TASK A: Could you repeat word for word the part of the post about scent that opens with the words containing "A Bloom in the" and closes with "a short time."?

___ ARTICLE ___

A Bloom in the Air

By Ian Wickman   |   February 1, 2022

One of the things I love about Montecito this time of year is the incredible scents that start filling the air. Each week something new is wafting in the breeze. Today, as I walk out the door, a wall of jasmine greets me. Next, it will soon give way to the intoxicating aroma of orange blossoms that are now starting to appear. 

My dream is to develop a space honed to the movement of the seasons. Planting it in such a way that each time you visit, there is some flower blooming and filling the air with a beautiful aroma. Making the setting something dreamlike, those warm evenings filled with soft light, the bubbling of conversation with friends, eating and drinking into the night. Someplace to lose yourself in, even for a short time.

The Concept

Aroma is sometimes neglected in a cocktail yet, the impact, when well executed, cannot be overstated. In any situation, the more senses we bring into play, the more potential it has, and the stronger the ending impression will be. It’s the details that can elevate merely a nice sip into a memorable experience. Think of when you catch the first hint of freshly baking bread, your favorite food, or the perfume of someone you love. It instantly affects us and can bring forth emotion or memories. 

Smells process through the limbic system, which is also tied to emotion and memory. That is why certain scents often evoke such strong reactions. By actively utilizing scent in cocktails, the experience is elevated and helps create memories. These memories are tied to time and place, sitting with good friends, sharing a sip, and laughing late into the night.

___ INFORMATION PROVIDED ___

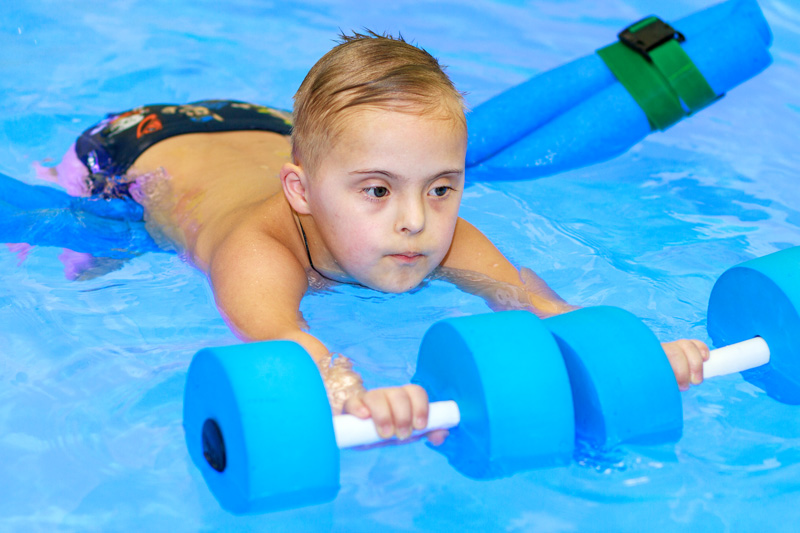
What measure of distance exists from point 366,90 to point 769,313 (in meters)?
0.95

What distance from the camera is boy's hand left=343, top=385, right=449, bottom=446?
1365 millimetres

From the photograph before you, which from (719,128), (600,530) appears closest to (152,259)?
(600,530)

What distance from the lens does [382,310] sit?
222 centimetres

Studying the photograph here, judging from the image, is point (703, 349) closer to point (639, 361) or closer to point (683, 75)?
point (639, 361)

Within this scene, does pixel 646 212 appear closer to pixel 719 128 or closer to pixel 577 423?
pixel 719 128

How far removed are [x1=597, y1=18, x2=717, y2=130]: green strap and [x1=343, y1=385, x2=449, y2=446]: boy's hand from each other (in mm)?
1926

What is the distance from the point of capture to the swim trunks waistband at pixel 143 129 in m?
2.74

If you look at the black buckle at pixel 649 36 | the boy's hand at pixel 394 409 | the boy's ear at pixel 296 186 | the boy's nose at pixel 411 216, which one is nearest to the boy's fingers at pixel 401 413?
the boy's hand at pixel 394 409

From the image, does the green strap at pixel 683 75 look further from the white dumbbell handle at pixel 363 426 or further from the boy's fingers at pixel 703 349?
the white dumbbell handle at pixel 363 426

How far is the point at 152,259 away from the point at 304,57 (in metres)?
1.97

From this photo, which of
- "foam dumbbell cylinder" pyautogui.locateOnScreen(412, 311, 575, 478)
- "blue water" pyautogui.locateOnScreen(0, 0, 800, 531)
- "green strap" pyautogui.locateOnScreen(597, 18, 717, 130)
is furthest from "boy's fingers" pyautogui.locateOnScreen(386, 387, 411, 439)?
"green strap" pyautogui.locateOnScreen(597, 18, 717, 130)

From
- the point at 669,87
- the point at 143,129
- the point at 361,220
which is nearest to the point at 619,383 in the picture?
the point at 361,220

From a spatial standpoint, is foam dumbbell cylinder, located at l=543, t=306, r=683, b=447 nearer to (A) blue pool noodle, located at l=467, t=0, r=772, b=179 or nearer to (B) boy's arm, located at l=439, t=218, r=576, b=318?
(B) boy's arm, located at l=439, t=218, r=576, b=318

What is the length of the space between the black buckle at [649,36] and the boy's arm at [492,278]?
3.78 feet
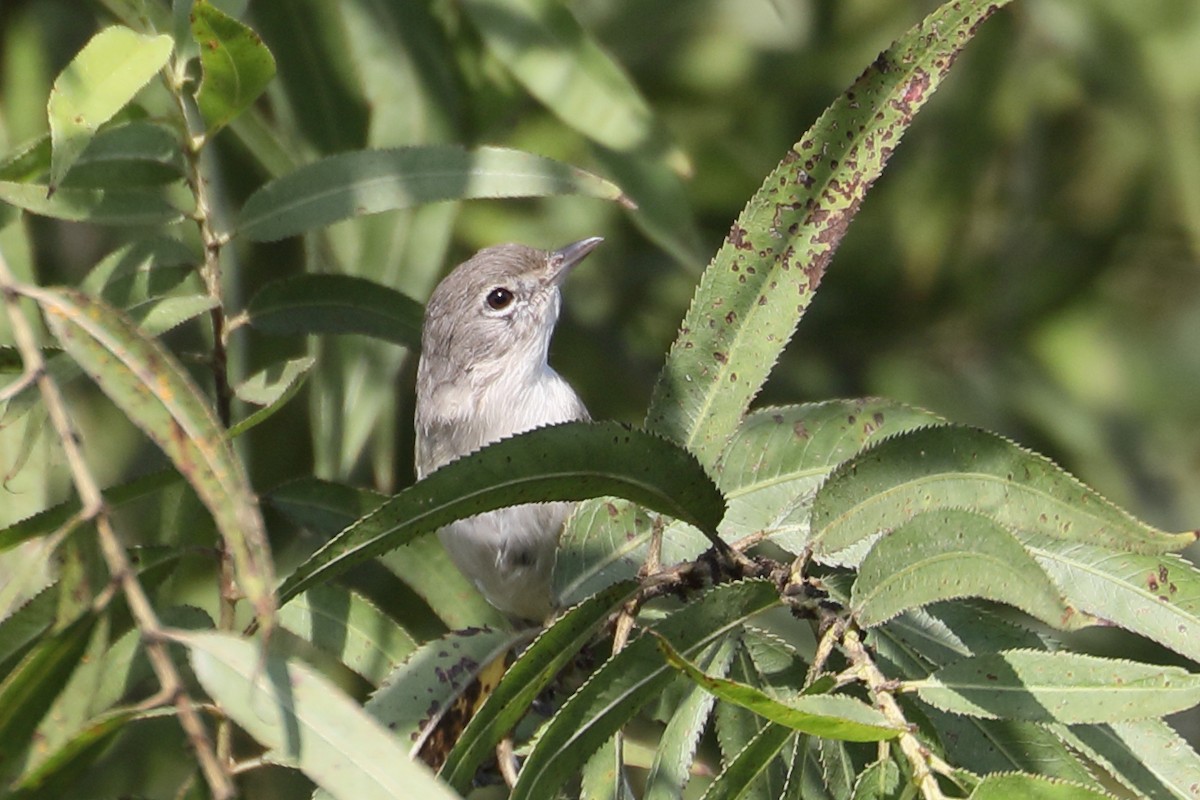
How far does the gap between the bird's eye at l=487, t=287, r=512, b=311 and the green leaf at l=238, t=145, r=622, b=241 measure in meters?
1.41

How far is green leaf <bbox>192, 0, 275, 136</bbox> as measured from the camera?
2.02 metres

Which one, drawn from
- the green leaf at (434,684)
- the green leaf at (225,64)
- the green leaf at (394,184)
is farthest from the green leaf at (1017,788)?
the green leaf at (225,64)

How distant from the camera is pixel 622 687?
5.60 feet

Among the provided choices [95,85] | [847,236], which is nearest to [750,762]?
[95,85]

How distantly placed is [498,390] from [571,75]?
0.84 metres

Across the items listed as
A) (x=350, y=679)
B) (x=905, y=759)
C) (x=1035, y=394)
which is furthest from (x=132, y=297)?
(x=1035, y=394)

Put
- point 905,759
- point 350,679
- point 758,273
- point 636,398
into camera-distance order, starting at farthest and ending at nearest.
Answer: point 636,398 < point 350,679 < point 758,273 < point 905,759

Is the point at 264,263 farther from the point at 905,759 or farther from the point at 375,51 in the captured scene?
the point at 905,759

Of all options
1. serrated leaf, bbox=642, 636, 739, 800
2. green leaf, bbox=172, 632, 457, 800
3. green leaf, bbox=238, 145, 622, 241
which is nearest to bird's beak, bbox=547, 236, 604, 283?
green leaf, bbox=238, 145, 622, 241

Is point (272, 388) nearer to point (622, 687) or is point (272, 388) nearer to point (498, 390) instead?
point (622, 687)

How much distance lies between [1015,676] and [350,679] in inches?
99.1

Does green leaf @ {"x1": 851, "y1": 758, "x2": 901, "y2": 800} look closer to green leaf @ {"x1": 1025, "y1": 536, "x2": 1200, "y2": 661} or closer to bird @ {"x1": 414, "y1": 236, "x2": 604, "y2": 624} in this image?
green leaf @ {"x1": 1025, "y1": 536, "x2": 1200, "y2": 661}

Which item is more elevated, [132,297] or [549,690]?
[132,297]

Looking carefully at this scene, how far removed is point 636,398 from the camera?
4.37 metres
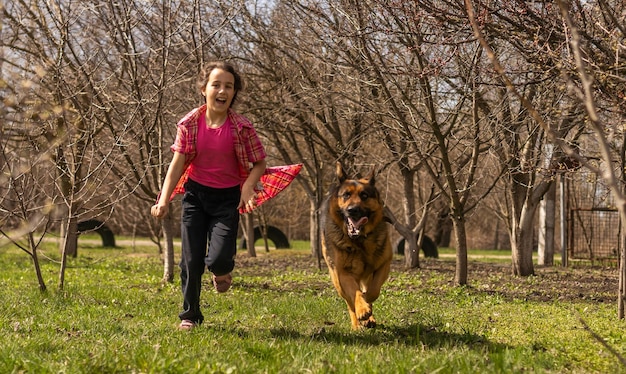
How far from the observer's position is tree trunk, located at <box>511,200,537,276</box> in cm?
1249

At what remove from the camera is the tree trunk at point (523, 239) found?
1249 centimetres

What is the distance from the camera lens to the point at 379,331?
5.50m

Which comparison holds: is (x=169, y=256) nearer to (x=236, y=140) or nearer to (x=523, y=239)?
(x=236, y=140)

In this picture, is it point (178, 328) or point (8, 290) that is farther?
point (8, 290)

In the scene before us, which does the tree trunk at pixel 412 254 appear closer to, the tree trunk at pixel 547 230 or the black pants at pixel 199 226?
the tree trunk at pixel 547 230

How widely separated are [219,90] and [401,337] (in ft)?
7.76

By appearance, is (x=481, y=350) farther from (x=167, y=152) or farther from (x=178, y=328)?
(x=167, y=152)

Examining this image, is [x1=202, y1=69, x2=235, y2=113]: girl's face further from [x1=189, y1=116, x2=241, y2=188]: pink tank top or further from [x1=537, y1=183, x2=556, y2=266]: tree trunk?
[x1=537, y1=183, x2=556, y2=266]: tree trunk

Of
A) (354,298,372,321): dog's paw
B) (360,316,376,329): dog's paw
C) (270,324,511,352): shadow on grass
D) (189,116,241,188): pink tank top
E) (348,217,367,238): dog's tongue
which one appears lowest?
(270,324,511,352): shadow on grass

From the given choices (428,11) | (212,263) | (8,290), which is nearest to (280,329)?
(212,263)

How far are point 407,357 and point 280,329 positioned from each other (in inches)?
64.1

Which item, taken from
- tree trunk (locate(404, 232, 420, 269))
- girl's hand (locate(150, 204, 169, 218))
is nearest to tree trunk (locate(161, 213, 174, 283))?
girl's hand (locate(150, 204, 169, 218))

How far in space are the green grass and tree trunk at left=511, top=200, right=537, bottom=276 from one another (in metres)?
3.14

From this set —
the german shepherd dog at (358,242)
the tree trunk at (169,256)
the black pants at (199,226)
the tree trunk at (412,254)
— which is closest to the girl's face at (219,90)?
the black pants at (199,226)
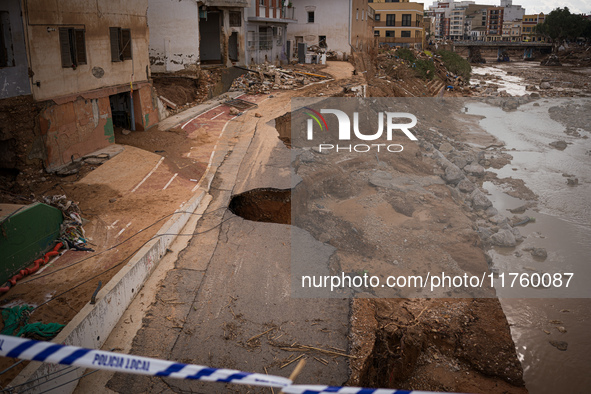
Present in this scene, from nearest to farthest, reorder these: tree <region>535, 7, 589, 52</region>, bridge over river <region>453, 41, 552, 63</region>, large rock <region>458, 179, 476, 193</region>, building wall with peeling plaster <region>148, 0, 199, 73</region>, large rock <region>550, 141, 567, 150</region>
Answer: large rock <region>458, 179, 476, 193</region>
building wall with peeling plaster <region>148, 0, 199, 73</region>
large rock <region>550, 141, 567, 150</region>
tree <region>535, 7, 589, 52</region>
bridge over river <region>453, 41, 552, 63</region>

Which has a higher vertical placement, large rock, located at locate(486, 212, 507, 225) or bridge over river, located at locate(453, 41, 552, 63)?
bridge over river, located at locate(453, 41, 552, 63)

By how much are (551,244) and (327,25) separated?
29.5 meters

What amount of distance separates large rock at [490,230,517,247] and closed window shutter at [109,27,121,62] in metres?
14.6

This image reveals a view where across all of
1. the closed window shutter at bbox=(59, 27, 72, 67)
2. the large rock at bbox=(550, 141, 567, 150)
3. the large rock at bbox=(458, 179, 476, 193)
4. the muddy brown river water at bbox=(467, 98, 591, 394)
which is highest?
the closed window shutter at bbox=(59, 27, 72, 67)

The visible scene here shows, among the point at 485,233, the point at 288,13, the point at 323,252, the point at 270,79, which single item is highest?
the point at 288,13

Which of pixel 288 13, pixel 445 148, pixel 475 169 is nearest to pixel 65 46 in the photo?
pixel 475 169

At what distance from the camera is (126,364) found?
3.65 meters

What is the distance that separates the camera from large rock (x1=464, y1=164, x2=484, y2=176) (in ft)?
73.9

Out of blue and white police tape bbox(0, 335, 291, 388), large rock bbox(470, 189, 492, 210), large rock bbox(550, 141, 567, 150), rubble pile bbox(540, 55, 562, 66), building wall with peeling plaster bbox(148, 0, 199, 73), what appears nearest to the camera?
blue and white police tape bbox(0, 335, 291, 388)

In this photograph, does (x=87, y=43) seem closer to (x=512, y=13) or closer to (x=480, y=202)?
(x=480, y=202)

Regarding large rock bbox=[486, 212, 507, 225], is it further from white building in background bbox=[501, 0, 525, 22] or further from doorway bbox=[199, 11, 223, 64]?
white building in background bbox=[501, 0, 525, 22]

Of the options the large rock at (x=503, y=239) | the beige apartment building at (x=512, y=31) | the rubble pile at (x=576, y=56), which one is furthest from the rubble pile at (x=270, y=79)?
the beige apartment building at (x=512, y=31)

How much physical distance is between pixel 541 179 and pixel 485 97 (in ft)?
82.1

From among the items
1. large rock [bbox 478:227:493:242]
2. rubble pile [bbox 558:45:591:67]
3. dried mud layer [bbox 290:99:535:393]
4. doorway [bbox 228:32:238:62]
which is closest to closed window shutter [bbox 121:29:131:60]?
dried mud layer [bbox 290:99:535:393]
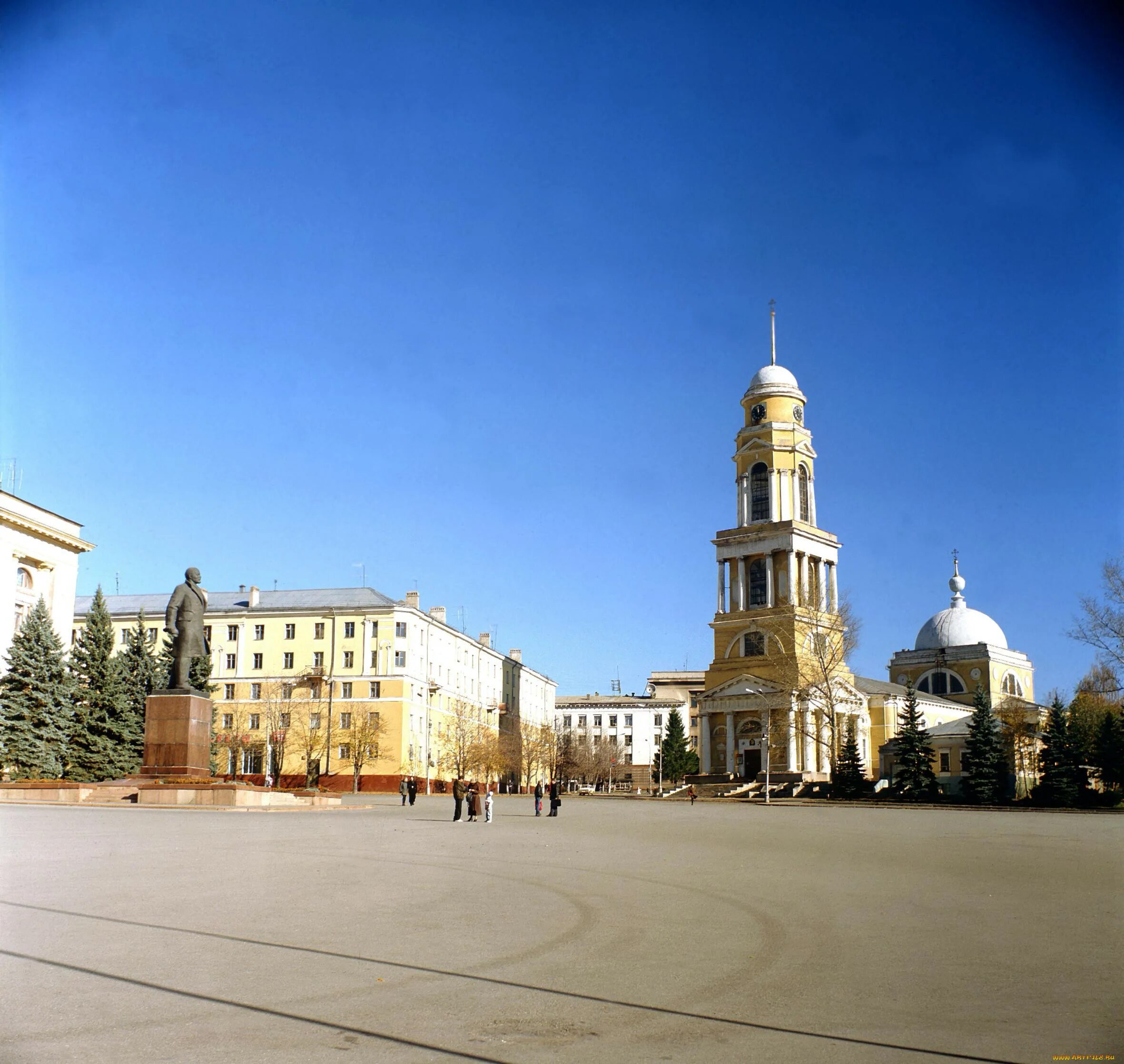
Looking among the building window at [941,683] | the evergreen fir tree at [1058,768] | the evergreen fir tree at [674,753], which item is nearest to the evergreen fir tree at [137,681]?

___

TASK B: Turn the lines of the listing, from the line containing "Is point (272, 388) nearer to point (622, 687)" through the line containing "4.37 metres", into a Markdown table with the columns Row and Entry, and leave out blank lines.

WORKED ANSWER A:
A Bloom in the Air

By Ian Wickman   |   February 1, 2022

One of the things I love about Montecito this time of year is the incredible scents that start filling the air. Each week something new is wafting in the breeze. Today, as I walk out the door, a wall of jasmine greets me. Next, it will soon give way to the intoxicating aroma of orange blossoms that are now starting to appear. 

My dream is to develop a space honed to the movement of the seasons. Planting it in such a way that each time you visit, there is some flower blooming and filling the air with a beautiful aroma. Making the setting something dreamlike, those warm evenings filled with soft light, the bubbling of conversation with friends, eating and drinking into the night. Someplace to lose yourself in, even for a short time.

WORKED ANSWER B:
| Row | Entry |
|---|---|
| 1 | Is point (272, 388) nearer to point (622, 687) or is point (272, 388) nearer to point (498, 390) instead? |
| 2 | point (622, 687) |
| 3 | How much distance lies between [1015,676] and [350,679] in inches? |
| 4 | 99.1 |
| 5 | Does green leaf @ {"x1": 851, "y1": 758, "x2": 901, "y2": 800} look closer to green leaf @ {"x1": 1025, "y1": 536, "x2": 1200, "y2": 661} or closer to bird @ {"x1": 414, "y1": 236, "x2": 604, "y2": 624} in this image? |
| 6 | green leaf @ {"x1": 1025, "y1": 536, "x2": 1200, "y2": 661} |
| 7 | Which item is more elevated, [132,297] or [549,690]? |
| 8 | [132,297] |
| 9 | Looking carefully at this scene, how far removed is point 636,398 from the camera? |
| 10 | 4.37 metres |